Philip Hammond must spell out the impact of his Budgets on the poorest and richest families in Britain, the chairman of the influential Treasury Select Committee has urged.
The Chancellor faced calls to publish an analysis of how measures in budgets hit people across the earnings range after George Osborne abandoned the practice.
Tory Treasury Select Committee chairman Andrew Tyrie urged the new Chancellor to reinstate the full distributional analysis previously used by Mr Osborne before being dropped in 2015.
Mr Tyrie said: "Since the summer Budget of July 2015, the Treasury has replaced its previously excellent budget distributional analysis series with a manifestly deficient substitute.
"The new Prime Minister is committing her Government to making Britain a country that works 'not for a privileged few, but for every one of us'.

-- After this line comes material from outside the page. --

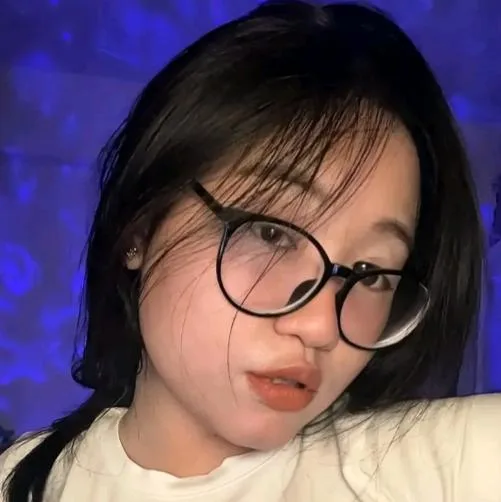 Vcs By Naswa WhatsApp Group Icon - Adult 18+ & Hot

"A high level of transparency about the effects of tax and welfare policy on households across the income distribution would seem to be a logical, perhaps essential starting point."
In his letter to Mr Hammond, the committee chairman said the new system showed the share of public expenditure received and taxes paid by households, broken down into five income groups.
But he said that was "inadequate" for a number of reasons and "cannot be used to determine the effect of Government policies on household incomes".
"The new distributional analysis does, of course, provide some information of use but it is manifestly deficient," he told Mr Hammond.
"It should be published alongside the income-based analysis, not instead of it."